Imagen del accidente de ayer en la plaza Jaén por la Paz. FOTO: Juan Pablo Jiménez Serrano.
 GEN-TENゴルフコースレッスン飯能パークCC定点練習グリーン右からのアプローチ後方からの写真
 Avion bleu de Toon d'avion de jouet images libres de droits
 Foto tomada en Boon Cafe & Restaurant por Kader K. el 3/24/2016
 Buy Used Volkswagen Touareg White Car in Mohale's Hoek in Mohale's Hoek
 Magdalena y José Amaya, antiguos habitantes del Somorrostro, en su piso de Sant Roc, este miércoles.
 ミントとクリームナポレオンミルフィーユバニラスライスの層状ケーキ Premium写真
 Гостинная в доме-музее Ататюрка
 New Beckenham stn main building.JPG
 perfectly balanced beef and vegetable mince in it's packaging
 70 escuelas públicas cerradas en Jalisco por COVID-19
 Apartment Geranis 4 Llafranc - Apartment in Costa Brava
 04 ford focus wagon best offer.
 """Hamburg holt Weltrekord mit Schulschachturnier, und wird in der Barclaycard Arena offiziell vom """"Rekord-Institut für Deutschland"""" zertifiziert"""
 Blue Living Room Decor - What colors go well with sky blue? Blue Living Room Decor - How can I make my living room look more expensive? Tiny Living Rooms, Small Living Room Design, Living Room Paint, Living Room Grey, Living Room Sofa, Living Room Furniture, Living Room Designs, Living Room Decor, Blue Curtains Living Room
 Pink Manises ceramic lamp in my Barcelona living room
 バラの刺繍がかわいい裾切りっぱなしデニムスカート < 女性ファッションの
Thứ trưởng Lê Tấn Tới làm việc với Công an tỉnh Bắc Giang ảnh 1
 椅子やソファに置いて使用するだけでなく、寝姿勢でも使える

◆ ◆ ◆ ◆ ◆ ◆ ◆

* _YOUR GOAL_
Only lines containing the string "living" are needed. Pull each of them out of the records above.

* _WORKED SOLUTION_
 Blue Living Room Decor - What colors go well with sky blue? Blue Living Room Decor - How can I make my living room look more expensive? Tiny Living Rooms, Small Living Room Design, Living Room Paint, Living Room Grey, Living Room Sofa, Living Room Furniture, Living Room Designs, Living Room Decor, Blue Curtains Living Room
 Pink Manises ceramic lamp in my Barcelona living room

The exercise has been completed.